▶ _Text block_
Original URL: http://www.theregister.co.uk/2005/08/04/mobile_pictures_agency/

Mobile phone picture agency goes live

Make £££s in your spare time

By Lucy Sherriff

Posted in Mobile, 4th August 2005 09:48 GMT

Camera-phone toting commuters and tourists can now consider themselves the equal of Capa, Cartier-Bresson and Bailey, with a newly-launched online photo agency pledging to turn your pixels into pounds.

Scoopt aims to take advantage of the huge proliferation of digital cameras and camera phones, to broker professional syndication deals between 'right-place-right-time' amateur photographers and newspaper picture desks.

It might seem horrendously opportunistic, given recent events in London, but the site was actually registered back in April, so things have obviously been in the pipeline for a while. The service originally "soft launched" on 4 July, but for rather obvious reasons, kept a fairly low profile immediately after this.

▶ _Data provided_
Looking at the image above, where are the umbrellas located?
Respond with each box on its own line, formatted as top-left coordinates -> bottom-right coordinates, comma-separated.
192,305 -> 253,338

▶ _What this task involves_
Update the part of the mobile phone picture agency article that opens with the words "Posted in Mobile, 4th" and closes with "pixels into pounds.", giving it again with "commuters" replaced by "passengers".

▶ _Solution for this problem_
Posted in Mobile, 4th August 2005 09:48 GMT

Camera-phone toting passengers and tourists can now consider themselves the equal of Capa, Cartier-Bresson and Bailey, with a newly-launched online photo agency pledging to turn your pixels into pounds.